Trying to understand the scattered pieces, Adonia looked at the liquid-cooled transportation casks next to the large metal sphere, and the pipes strung along the walls. Sitting on the lower floor, the thick, plastic-walled pool held rows and rows of submerged spent fuel rods held upright by metal cradles, the tops of the rods covered by only six feet of water. As she pondered, Adonia caught a sudden whiff of the sickly sweet smell, and turned to see the wisps of yellow gas creeping down toward them.

Victoria had paused on her way to the tunnel, looking at the faint curls of tracer smoke at her feet. “It’s… still coming. How much of that gas is there?”

“Won’t it ever stop?” van Dyckman groaned. “Shouldn’t it have dissipated by now?”

Adonia did mental calculations, guessing that at a quarter mile long and two hundred feet high, the grotto had a volume of around 160 million cubic feet. The halothane reservoirs couldn’t possibly hold that much, but since the knockout gas was heavier than air, it didn’t need to fill the entire chamber, only to six feet or so above the sprawling floor, which would incapacitate any intruders. A tank the size of that giant metal sphere on the ledge filled with liquid halothane could hold enough gas to expand into an enormous volume, and these were old military defensive systems.…

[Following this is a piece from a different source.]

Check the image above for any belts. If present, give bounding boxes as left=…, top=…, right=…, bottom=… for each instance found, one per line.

Eventually, gas from the guard portal jets would flow down the tunnel and spill over the ledge onto the grotto floor fifty feet below like a vaporous waterfall. The flowing halothane would slowly diffuse, but it would still be toxic — and it kept rolling down toward them. If it continued flowing forward, the gas would overwhelm them if they stayed on the ledge.

Victoria began to cough. She took a few uncertain steps, then stopped and bent over. Turning, she covered her face and staggered back toward the group on the ledge, reconsidering her retreat.

Adonia grabbed the Undersecretary by the arm and pulled her away from the flowing gas. They didn’t have much room to maneuver with the sheer drop-off.

Shawn searched for a ladder or a walkway down, then considered the freight elevators. Instead, he looked up toward the ceiling. “We need to head up, not down, get above the gas. Quick, everyone — up on the catwalk. Climb as high as you can!”

Senator Pulaski frowned at the precarious metal latticework that extended out above the high bay. “On that rickety thing?”

Garibaldi agreed. “Colonel Whalen’s right. Halothane is heavier than air, so we have to climb above it. The gas will pour over the ledge to the lower floor, but we’ll be safe up there.”